Many thanks. If you could just help with each of those points I'm unclear on it would be great. More assistance is appreciated. Sorry to set them out like this and ask so many questions, but it just makes it clearer for everyone on the bits I don't understand. I just like to make sure I understand things fully. Hope that's not too messy. Once again, cheers.

 

[soroban]

Re: Binomial Distribution

Hello, Monkeyseat

On ii) you say the answer is 480/560, would the answer of P(2 Pass & 1 Fail) not be 480/1140?

Yes, sorry . . . I've corrected my error in my post.

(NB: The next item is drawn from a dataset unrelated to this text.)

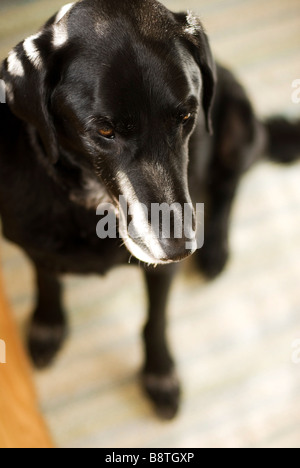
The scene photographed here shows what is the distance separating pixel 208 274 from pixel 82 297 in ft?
1.22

Why (16C2) and (4C1) are multiplied?
Is it: (the number of ways of selecting 2 that work out of a total of 16 that work) times
(the number of ways of selecting 1 that doesn't work out of a total of 4 that don't work)? . . . . yes
Why multiply?

That's one of the fundamental rules of Counting.

We want: 2 that work and 1 that doesn't work.

A simplfied version:
. . With an "and" statement, we multiply the numbers.
. . With an "or" statement, we add the numbers.

Would the method shown below of doing the questions be acceptable?

\(\displaystyle i)\;\;\frac{16}{20}\cdot\frac{15}{19}\cdot\frac{14}{18} \:=\:\frac{28}{57} \:=\: 0.491\text{ (3 s.f.)}\)

Absolutely!

\(\displaystyle ii)\;\;3\cdot \frac{16}{20}\cdot\frac{15}{19}\cdot\frac{4}{18} \:= \:\frac{8}{19}\:=\:0.421\text{ (3 s.f.)}\)

\(\displaystyle \text{If it was done this way, do you multiply by 3 because of }{3\choose2}\)
or in other words, being 3 ways to arrange them?

Yes . . . That is exactly the reasoning.

\(\displaystyle \text{With: }\:\frac{16}{20}\cdot\frac{15}{19}\cdot\frac{4}{18} \text{, we have established the order: Pass-Pass-Fail.}\)

. . and there are, of course, three possible orders.

Can that method also be used for questions that can be done with binomial distribution?

Yes . . . the Binomial Formula is simply faster.

\(\displaystyle \text{If }P(\text{pass}) \:=\:\frac{4}{5},\;\;P(\text{fail}) \:=\:\frac{1}{5}\)

. . \(\displaystyle P(\text{3 Pass}) \:=\:\frac{4}{5}\cdot\frac{4}{5}\cdot\frac{4}{5} \:=\:\frac{64}{125} \:=\:0.512\)

. . \(\displaystyle P(\text{2 Pass, 1 Fail}) \:=\:{3\choose2}\cdot\frac{4}{5}\cdot\frac{4}{5}\cdot\frac{1}{5} \:=\:\frac{48}{125} \:=\:0.384\)

So a binomial table/formula cannot be used because the events are dependent
(i.e. the probability of the next outcome changes each time one is chosen)? . . . . Right!
Is that what you mean by "finite"?

Since there is a finite number of objects (20 in our example),
. . the probabilities change with each drawing.

With a Binomial problem, the number of objects is assumed to be infinite,
. . so the probabilities remain the same regardless of what is drawn.